# EXCERPT PROVIDED
- Opening Delimiter -

Although each Experiment is indeed a unique "experiment," and especially one in a Communist country, Lorenz' experiences would sound familiar to any Experimenter.

There is the initial meeting with the group of Americans, usually college students and young working people between the ages of 19 and 30. Some Experiment groups, however, are made up of high school students.

There is the inevitable adjustment to unaccustomed living conditions, usually below the standards Americans enjoy, to new foods, to new ways of thinking. There is always some problem with the language--even in the British Isles.

There is the effort to become accepted as a real member of the family--and a great feeling of satisfaction for the Experimenter if he achieves this closeness with his foreign family. There are bound to be young peoples parties for the visit- ing Americans, and there is a group trip by train, bus, boat or bicycle depending on the terrain of the country.

These are the general outlines, but the formula varies from country to country. Each prospective Experimenter requests the country he would like to visit. In each he can expect something slightly different.

Warm Milk in Suburbia

In Holland, for example, an Experimenter may well find himself in a brick home very similar to a middle-class residential dwelling in the United States. But he will learn that doors to rooms are usually kept shut, as few homes have central heating. He will learn that refrigeration is not a necessity of life, and that warm milk, while he might not like it, will not poison him.

He will discover that bread is the staff of life, and that the Dutch spread everything from chocolate candies to fresh stawberries on their bread. He will learn to put mustard or mayonnaise, and not catsup, on the French fries he buys from sidewalk stands.

The Experimenter in Holland will learn to ride a bicycle, if he doesn't know how, and will come to consider a 10-mile bike ride a short sprint. He will discover that the raincoat, and not wooden shoes, is the most essential article in the Dutch national costume.

- Closing Delimiter -

# WORK REQUEST 1
Condense the paragraph of the Experiment travel text that starts "There is the inevitable adjustment" into a short bulleted list.
# WORK REQUEST 2
Please state what the Experiment travel text names as the most essential article in the Dutch national costume.
The items have no connection to the text.

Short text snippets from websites
- Opening Delimiter -

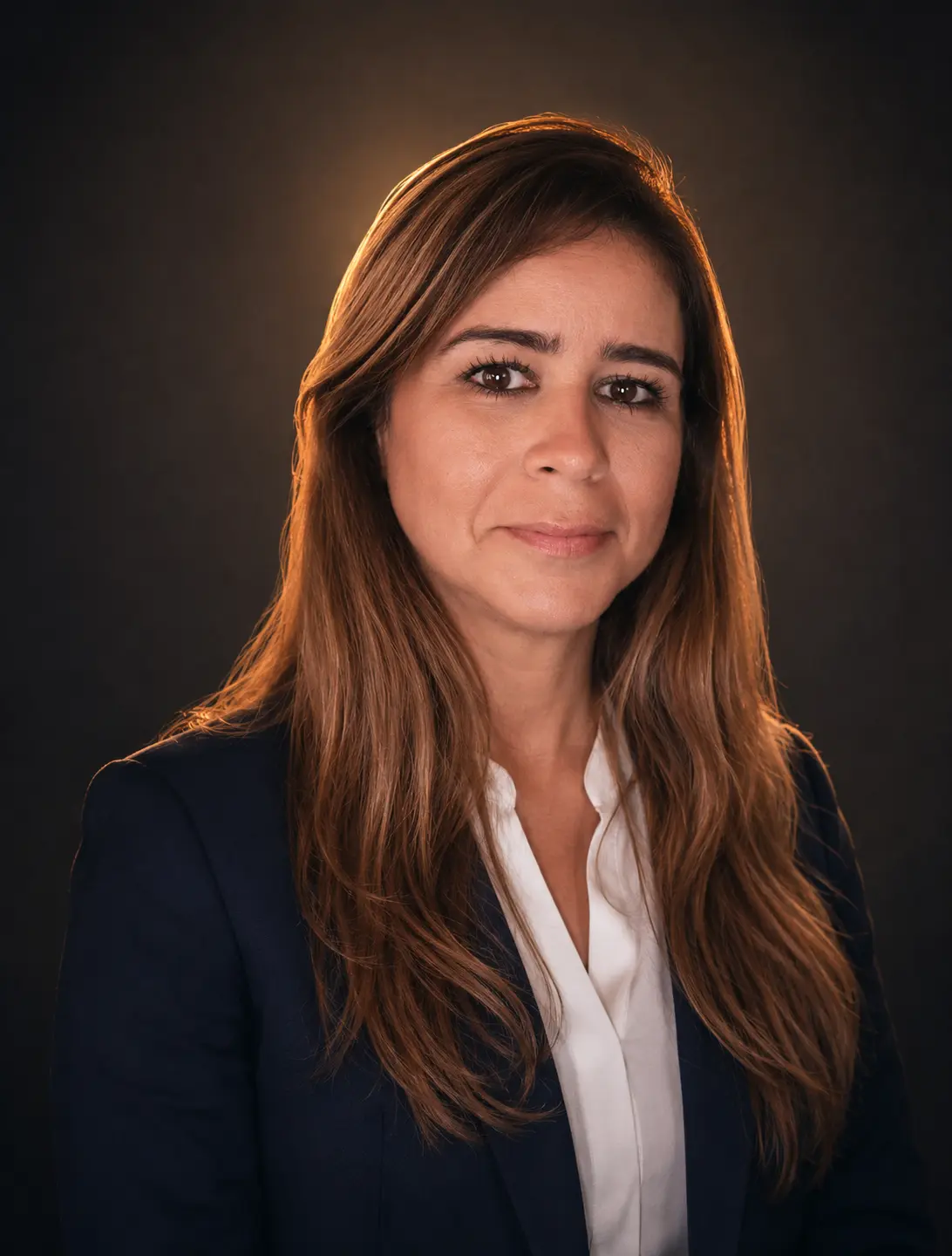 Retrato de Dra. Cristiane Neto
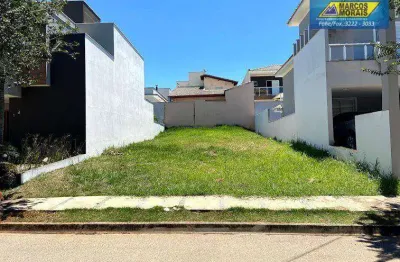Terreno em condomínio fechado à venda na Rua José Marques de Oliveira, Chácaras Reunidas São Jorge, Sorocaba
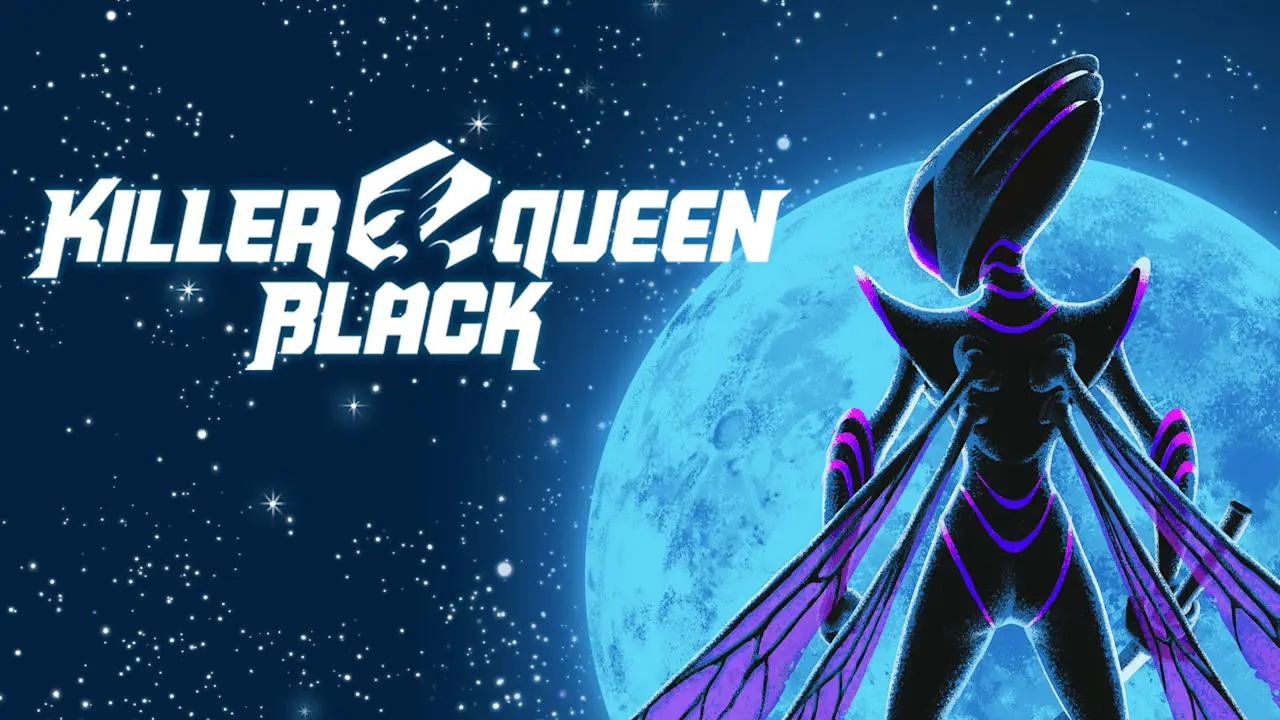 Killer Queen Black Logo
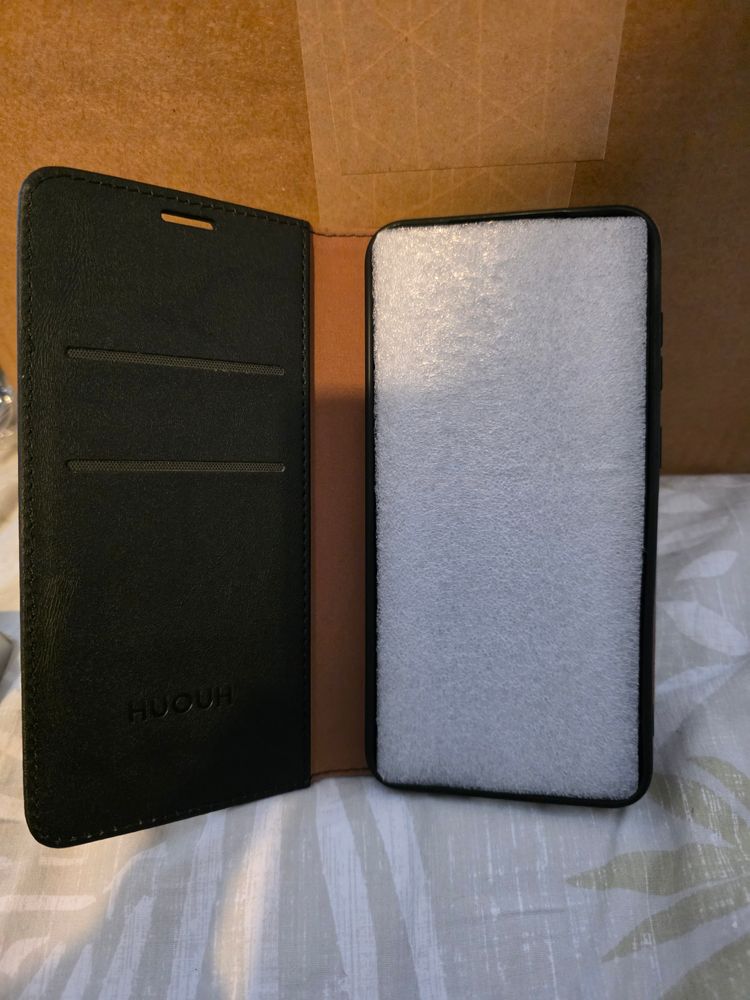 Samsung S23+ Phone Wallet Case image 1
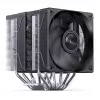 CPU-koeler Jonsbo CR-3000E dual-tower met 120mm-ventilatoren, luchtkoeler, TDP-classificatie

- Closing Delimiter -

# OUTPUT 1
- Adjusting to unfamiliar living conditions, usually below American standards
- Getting used to new foods
- Adapting to new ways of thinking
- Always some language problem, even in the British Isles

# OUTPUT 2
The raincoat, not wooden shoes.